- Problem -
Rewrite the records from the line with "As this picture demonstrates, of the objects" through the line with "1581 millimetres", putting "dining chair" in place of "wooden chair" and changing nothing else.
━━ Supplied data
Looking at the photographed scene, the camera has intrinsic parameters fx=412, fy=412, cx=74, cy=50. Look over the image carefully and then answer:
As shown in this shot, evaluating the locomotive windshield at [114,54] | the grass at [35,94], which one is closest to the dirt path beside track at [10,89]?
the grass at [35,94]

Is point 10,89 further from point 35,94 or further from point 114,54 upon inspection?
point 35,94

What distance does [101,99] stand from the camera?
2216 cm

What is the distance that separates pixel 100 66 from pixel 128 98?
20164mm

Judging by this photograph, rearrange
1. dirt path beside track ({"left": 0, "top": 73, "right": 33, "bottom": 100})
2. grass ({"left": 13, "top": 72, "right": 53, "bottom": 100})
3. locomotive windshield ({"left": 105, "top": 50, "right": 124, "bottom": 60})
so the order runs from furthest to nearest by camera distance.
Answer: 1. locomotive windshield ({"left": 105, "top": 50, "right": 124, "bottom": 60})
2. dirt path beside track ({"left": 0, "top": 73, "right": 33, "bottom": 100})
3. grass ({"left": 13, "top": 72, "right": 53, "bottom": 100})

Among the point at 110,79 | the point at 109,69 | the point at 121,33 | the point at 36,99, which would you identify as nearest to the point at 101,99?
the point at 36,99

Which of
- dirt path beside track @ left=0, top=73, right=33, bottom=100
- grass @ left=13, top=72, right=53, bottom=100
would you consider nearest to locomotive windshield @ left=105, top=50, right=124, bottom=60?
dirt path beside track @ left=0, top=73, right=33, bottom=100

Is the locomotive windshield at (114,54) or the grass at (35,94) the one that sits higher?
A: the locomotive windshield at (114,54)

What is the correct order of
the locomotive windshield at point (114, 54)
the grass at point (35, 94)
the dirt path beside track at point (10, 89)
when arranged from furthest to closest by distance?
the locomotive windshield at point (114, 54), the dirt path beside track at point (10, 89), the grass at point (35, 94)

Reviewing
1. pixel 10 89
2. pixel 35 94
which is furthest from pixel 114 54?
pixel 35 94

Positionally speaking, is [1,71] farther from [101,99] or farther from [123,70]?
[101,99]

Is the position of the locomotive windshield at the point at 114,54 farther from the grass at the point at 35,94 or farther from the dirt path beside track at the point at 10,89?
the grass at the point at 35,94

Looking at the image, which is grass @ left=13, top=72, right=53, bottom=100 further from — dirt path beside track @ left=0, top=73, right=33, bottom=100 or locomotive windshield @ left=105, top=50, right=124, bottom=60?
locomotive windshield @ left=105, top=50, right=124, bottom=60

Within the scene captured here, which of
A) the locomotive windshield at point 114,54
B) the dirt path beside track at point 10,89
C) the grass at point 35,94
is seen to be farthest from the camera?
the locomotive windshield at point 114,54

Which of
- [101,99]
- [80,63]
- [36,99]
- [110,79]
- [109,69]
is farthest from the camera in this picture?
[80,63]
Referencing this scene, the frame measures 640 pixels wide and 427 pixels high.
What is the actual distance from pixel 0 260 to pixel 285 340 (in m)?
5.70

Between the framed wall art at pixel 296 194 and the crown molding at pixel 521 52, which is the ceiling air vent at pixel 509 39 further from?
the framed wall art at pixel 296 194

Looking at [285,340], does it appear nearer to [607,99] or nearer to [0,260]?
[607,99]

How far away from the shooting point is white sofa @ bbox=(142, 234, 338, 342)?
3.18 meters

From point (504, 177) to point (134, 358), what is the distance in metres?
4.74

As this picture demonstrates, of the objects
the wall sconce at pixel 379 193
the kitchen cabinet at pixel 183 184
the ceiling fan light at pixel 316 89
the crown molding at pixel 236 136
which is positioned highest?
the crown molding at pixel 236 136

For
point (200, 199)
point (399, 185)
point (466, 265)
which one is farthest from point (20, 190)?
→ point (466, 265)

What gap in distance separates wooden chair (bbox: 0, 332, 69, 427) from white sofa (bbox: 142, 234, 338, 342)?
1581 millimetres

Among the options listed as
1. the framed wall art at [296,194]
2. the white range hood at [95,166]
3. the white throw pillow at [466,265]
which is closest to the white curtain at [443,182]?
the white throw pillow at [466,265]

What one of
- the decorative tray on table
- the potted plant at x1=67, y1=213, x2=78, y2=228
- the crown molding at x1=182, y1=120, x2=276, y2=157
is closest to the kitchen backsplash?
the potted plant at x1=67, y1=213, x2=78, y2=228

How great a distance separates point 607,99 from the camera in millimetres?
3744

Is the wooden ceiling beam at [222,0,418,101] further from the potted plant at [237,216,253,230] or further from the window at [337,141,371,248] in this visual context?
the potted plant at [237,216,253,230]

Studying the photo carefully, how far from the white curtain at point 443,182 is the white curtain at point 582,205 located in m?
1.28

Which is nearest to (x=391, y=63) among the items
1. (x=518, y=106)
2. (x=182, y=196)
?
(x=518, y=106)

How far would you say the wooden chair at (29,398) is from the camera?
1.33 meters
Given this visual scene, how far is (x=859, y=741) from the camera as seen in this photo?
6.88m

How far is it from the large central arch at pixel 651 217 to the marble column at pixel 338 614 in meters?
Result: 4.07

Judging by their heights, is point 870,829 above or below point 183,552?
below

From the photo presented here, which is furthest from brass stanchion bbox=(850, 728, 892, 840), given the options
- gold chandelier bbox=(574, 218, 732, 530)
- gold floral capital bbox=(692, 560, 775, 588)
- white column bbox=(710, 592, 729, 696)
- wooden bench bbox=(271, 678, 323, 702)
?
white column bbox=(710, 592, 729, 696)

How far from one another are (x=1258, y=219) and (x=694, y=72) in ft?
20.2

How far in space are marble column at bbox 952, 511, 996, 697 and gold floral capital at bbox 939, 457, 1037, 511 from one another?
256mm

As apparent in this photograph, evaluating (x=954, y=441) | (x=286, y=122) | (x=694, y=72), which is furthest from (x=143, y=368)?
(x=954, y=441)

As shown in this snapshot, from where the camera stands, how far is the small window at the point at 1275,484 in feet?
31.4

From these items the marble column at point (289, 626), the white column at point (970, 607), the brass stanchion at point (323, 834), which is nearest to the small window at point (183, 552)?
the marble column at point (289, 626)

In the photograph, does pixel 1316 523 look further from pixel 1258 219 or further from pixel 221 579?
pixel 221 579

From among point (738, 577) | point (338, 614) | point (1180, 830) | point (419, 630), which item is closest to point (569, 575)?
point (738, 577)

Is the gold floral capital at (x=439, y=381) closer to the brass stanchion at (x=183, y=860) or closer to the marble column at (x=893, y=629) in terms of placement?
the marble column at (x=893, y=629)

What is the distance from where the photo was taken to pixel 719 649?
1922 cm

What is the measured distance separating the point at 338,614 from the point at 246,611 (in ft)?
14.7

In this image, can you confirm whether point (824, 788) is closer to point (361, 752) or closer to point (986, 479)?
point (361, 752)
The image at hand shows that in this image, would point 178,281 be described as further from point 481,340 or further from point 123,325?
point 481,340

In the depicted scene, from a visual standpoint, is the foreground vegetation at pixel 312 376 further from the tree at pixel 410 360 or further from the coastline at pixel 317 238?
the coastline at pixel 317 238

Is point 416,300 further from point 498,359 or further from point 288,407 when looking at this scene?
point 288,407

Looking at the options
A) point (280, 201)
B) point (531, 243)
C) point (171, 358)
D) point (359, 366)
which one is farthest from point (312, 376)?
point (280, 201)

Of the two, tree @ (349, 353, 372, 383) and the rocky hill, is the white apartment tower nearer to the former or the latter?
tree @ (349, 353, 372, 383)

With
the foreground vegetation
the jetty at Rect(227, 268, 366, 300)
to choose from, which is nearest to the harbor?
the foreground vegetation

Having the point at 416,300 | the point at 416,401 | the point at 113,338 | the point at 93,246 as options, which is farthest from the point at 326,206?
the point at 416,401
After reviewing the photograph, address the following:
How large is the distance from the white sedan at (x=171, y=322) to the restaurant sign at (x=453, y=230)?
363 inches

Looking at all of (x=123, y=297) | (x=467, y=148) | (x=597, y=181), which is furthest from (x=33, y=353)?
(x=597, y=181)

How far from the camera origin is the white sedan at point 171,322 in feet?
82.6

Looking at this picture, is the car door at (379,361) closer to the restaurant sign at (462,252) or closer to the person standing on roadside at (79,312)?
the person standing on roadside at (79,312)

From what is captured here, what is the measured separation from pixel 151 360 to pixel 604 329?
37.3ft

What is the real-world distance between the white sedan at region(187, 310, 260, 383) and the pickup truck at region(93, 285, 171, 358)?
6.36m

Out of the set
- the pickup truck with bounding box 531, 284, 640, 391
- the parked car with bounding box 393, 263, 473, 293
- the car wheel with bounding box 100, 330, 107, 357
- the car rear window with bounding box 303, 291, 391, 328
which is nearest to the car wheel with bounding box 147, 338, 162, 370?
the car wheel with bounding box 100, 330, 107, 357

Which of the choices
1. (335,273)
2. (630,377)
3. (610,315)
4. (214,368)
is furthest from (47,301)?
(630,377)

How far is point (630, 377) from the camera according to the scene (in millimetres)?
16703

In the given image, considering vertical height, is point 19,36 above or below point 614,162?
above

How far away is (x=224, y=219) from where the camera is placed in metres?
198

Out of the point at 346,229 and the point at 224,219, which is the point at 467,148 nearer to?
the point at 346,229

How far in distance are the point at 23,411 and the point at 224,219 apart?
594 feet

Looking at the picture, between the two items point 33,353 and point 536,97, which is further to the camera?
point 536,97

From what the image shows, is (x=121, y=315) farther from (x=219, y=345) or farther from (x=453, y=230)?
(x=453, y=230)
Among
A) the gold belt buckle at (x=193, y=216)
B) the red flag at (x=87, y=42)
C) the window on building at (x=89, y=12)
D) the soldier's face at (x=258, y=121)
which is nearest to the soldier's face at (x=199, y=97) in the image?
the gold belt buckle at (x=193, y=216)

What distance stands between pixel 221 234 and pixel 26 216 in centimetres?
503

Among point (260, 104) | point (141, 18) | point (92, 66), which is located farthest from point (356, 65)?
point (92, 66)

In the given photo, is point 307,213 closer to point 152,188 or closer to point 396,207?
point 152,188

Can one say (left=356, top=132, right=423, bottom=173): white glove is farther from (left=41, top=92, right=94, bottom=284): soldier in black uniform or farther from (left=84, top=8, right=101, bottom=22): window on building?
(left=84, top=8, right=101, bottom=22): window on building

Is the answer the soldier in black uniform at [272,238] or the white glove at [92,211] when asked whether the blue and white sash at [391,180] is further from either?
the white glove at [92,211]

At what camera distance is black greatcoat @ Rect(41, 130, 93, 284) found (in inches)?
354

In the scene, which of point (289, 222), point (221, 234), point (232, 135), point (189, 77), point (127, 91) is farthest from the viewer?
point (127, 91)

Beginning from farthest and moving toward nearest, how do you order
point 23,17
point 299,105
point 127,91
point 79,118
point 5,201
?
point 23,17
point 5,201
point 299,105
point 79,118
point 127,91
━━━━
- Result of the exercise -
As this picture demonstrates, of the objects
the wall sconce at pixel 379 193
the kitchen cabinet at pixel 183 184
the ceiling fan light at pixel 316 89
the crown molding at pixel 236 136
which is positioned highest?
the crown molding at pixel 236 136

For
point (200, 199)
point (399, 185)
point (466, 265)
which one is farthest from point (20, 190)?
→ point (466, 265)

What gap in distance separates dining chair (bbox: 0, 332, 69, 427) from white sofa (bbox: 142, 234, 338, 342)?
1581 millimetres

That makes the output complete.